Ritengo, comunque, utile qualche parola in più, come del resto ho già fatto talvolta, a viva voce, presentando il romanzo.
L’idea di scrivere un romanzo è stata, in me, risalente. Intendo a molto prima del pensionamento (2014), dopo il quale la priorità è stata quella di mettere nero su bianco, nel saggio Giustizia e ingiustizia minorile, le riflessioni legate direttamente al mio lavoro; come la naturale ed effettiva conclusione di esso, un punto fermo rispetto all’esperienza “in diretta”, in vista di un coinvolgimento che sarebbe proseguito in forme necessariamente diverse e meno pressanti. Il pressing era stato tale che, lavorando, non sarei riuscito a condurre in porto né un saggio né, tanto meno, un romanzo.
Alcuni pensionati si dedicano ai viaggi e all’ hobbistica; io, dopo la pubblicazione e le presentazioni del saggio, ho ripescato dal cassetto, e soprattutto nella testa e nel cuore, quella vecchia idea di una storia e mi sono messo alla prova scrivendo un’opera di un genere per me nuovo, che certo non poteva prescindere dalla mia esperienza giudiziaria, durata oltre 36 anni (di cui quasi un quarto di secolo in ambito minorile). I temi che mi sono cari e a cui, nel mio piccolo, mi dedico tuttora come cittadino ˗ come quelli di un giustizia, istituzionale e non, più autenticamente realizzata e di una maggiore vicinanza del Palazzo rispetto alla gente ˗ non potevano rimanere estranei al mio pensiero e alla mia scrittura. Certo non potevano non comparire, nel mio tentativo di “affresco sociale”, proprio quel mondo di cui mi sono occupato per tanti anni e quelle sofferenze tra cui mi sono mosso, spero anche con umanità, oltre che adeguatezza professionale.
Tuttavia Messa alla prova è qualcosa di ben diverso, tanto che non lo ritengo nemmeno un romanzo giudiziario; tanto meno a tesi, meno che mai un pamphlet. La messa alla prova processuale è sicuramente uno spunto-base; ma non è l’unico ed essere messo alla prova è esperienza esistenziale di ciascuno di noi, ad ogni età. Nel romanzo, infatti, la messa alla prova, nel senso più ampio e anche suggestivo del termine, coinvolge in qualche modo tutti, ragazzi e adulti, volenti o nolenti, consapevoli o meno. Nel quotidiano più o meno complicato delle storie individuali e delle relazioni con gli altri e con le istituzioni, si scopre la necessità di mettersi in gioco e di cambiare anche punto di vista, se si cerca di realizzare più compiutamente la propria umanità. Diversamente, si sceglie, consapevolmente o nei fatti, di rimanere sulle proprie posizioni, dovendo comunque fare i conti con qualcosa di immanente per tutti.

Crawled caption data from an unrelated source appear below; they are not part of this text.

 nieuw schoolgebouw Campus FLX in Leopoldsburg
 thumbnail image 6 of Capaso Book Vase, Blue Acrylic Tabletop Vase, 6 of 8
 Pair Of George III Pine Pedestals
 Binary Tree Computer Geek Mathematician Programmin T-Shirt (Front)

A chi solleva qualche obiezione sul fatto che nel romanzo non sempre le istituzioni presentano il loro volto migliore, rispondo dicendo che nella realtà della vita purtroppo è così; non sempre per specifica colpa di qualcuno, ma per una serie concatenata di cause e concause, tra cui, certamente, non è escluso il “fattore umano”. Ritengo, infatti, che per il servizio alle persone svolto dalle istituzioni, in particolare da quella giudiziaria, minorile in primis, siano indispensabili una motivazione specifica, una specializzazione adeguata ed anche il mantenimento di un’ottica problematizzante, senza assiomi ma con tanta voglia di costruire insieme nuove dimostrazioni muovendo dalle reimpostazioni dei problemi legate alle dinamiche sociali.
Insomma, credo che le istituzioni abbiano il volto delle persone che dentro di esse si spendono, con tanti sforzi e, di solito, pochi strumenti, per riuscire a trattare ogni situazione nel modo più adeguato, pur con la consapevolezza che, talvolta, non resta che cercare la soluzione meno dannosa per quel caso.

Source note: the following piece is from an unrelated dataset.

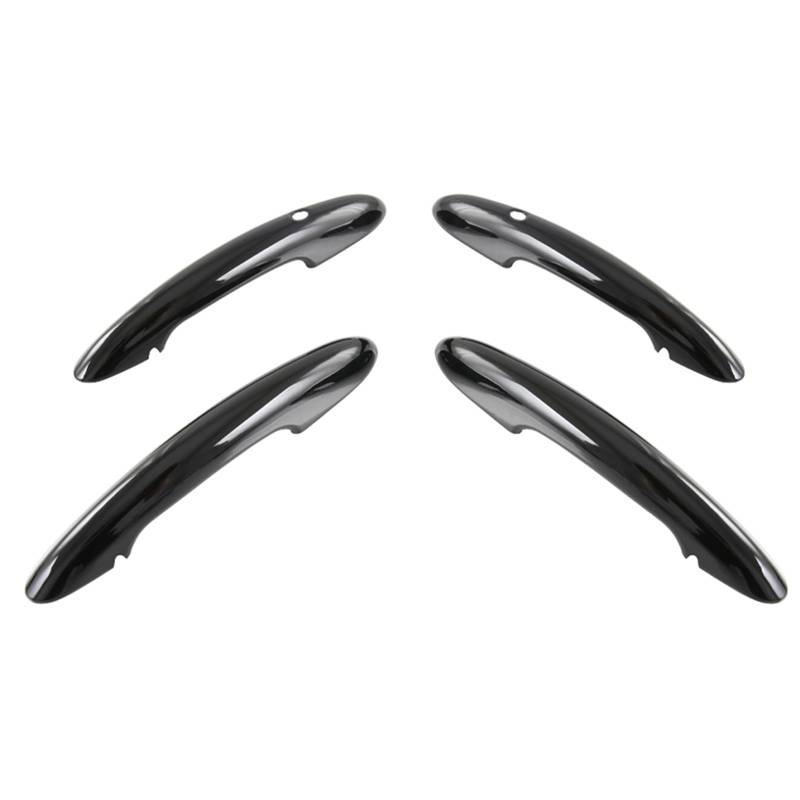 XDETGOK Außentürgriffe-Kappen Kompatibel Mit Für Mini F54 F55 F56 F57 Für F60 Autotürgriffabdeckung Autozubehör Auto Außentürgriff Dekorationsschale(Black) von XDETGOK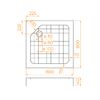 Душевой поддон квадратный RGW SMC-W Белый, 80 x 80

I protagonisti del romanzo non sono affatto perfetti, anzi hanno tutti tanti problemi, che cercano di risolvere a volte male, altre malissimo, altre benino o bene; ma che, almeno coscientemente, non cercano di rimuovere. Non sono certo personaggi modello o eroi senza macchia e senza paura, ma si “sporcano le mani” e guardano alle situazioni anche con gli occhi delle persone che incontrano, dentro e fuori le sedi istituzionali.

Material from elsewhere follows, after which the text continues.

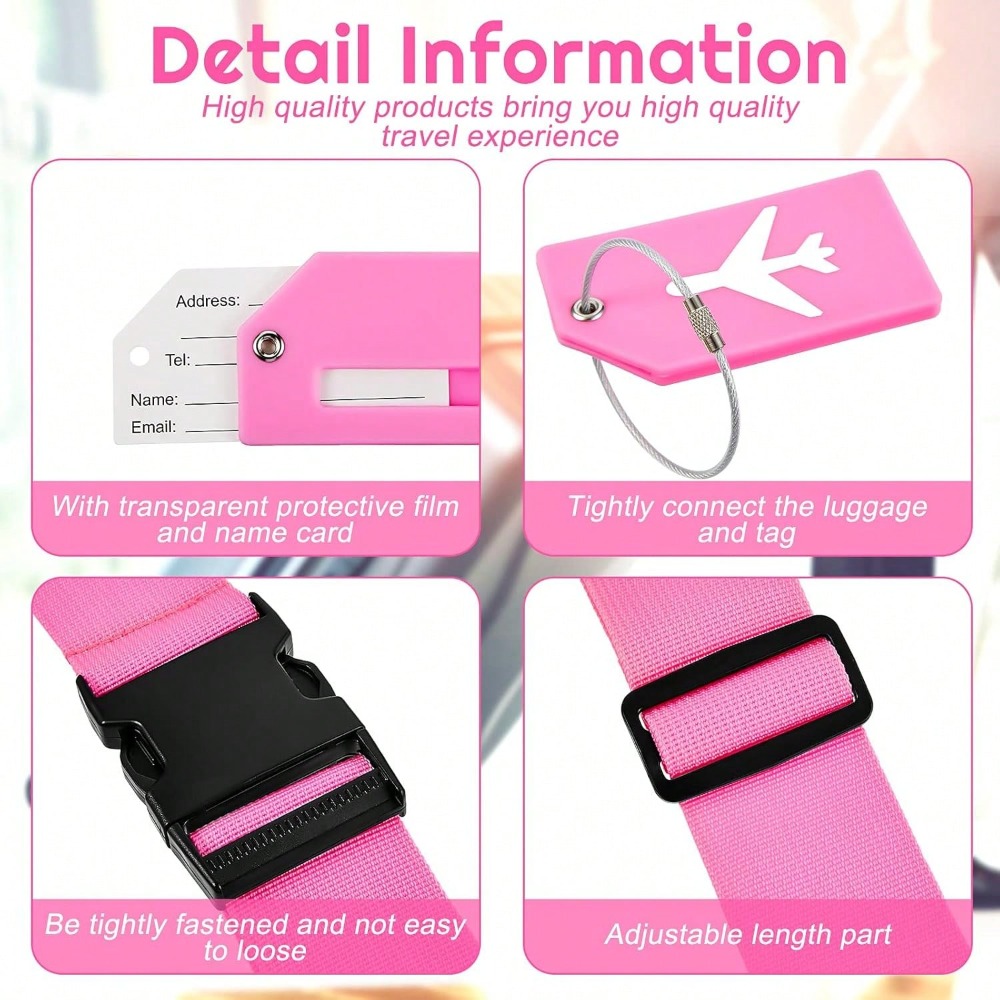 Luggage Strap Set with Luggage - Luggage Strap Belt recension och pris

Il romanzo vuole suggerire una “morale della favola”? Credo che, come usa oggi in ogni genere di fiction, il finale sia molto “aperto” a ogni possibile ulteriore novità e cambiamento; senza trascurare che per morale della favola si può anche intendere la speranza nella concreta possibilità di diventare davvero persone migliori, grazie a relazioni più autentiche con gli altri (che certamente migliorano anche le motivazioni delle nostre prestazioni professionali).
Certamente i personaggi del romanzo che hanno coltivato quella speranza alla fine sono cambiati tutti, in meglio. L’adolescente Vito, che, sottoposto anche alla prova processuale, aveva più di tutti aveva il compito di farlo; ma anche tutti gli adulti, grazie anche -se non, a volte, soprattutto- allo spirito di iniziativa delle donne in cui si imbattono o alle emozioni che dalle donne muovono e a volte alle donne ritornano per rendere tutti persone migliori.
Cerco di immaginare se anche Gianrico Carofiglio (scusate l’ardire del paragone, ma tento solo di farmi capire) abbia subito diffidenze od osservazioni dal mondo da cui proveniva, viste le ambientazioni dei suoi romanzi legati alla figura dell’avvocato Guerrieri … Certamente, leggendo alcune descrizioni dei magistrati e del loro operato presenti nei suoi gialli, molti avrebbero potuto avere motivo di perplessità, risentimento o quantomeno obiezioni. “Partiva dalla realtà del suo ambiente?” “Chi era rappresentato? ’” “Perché le donne non sono mai state presentate negativamente?” … Domande che probabilmente gli sono state poste, ma le avventure dell’avvocato Guerrieri hanno continuato a dipanarsi a lungo, fino a La regola dell’equilibrio; certo non “dolce” o pacata nella rappresentazione di pensieri e azioni di alcuni uomini delle istituzioni, ma grande tributo alla ricerca di verità e di una giustizia giusta, che poi dovrebbe essere compito quotidiano per ognuno di noi.
E così siamo tornati al punto iniziale del discorso: le narrazioni, quando si sforzano di essere narrazioni di vita, sono anche un modo per testimoniare questo sforzo. Descrivere, anche in una fiction, qualcosa che non va o potrebbe andare meglio grazie agli uomini che vivono dentro un’istituzione, penso sia segno di grande affezione per quell’ istituzione, ma soprattutto testimoni lo sforzo di provare ancora simpatia e fiducia per la nostra umanità malata, sempre più autocentrata e immersa in orizzonti chiusi, nonostante le sicurezze dei proclami, “social” e no, dei nostri giorni.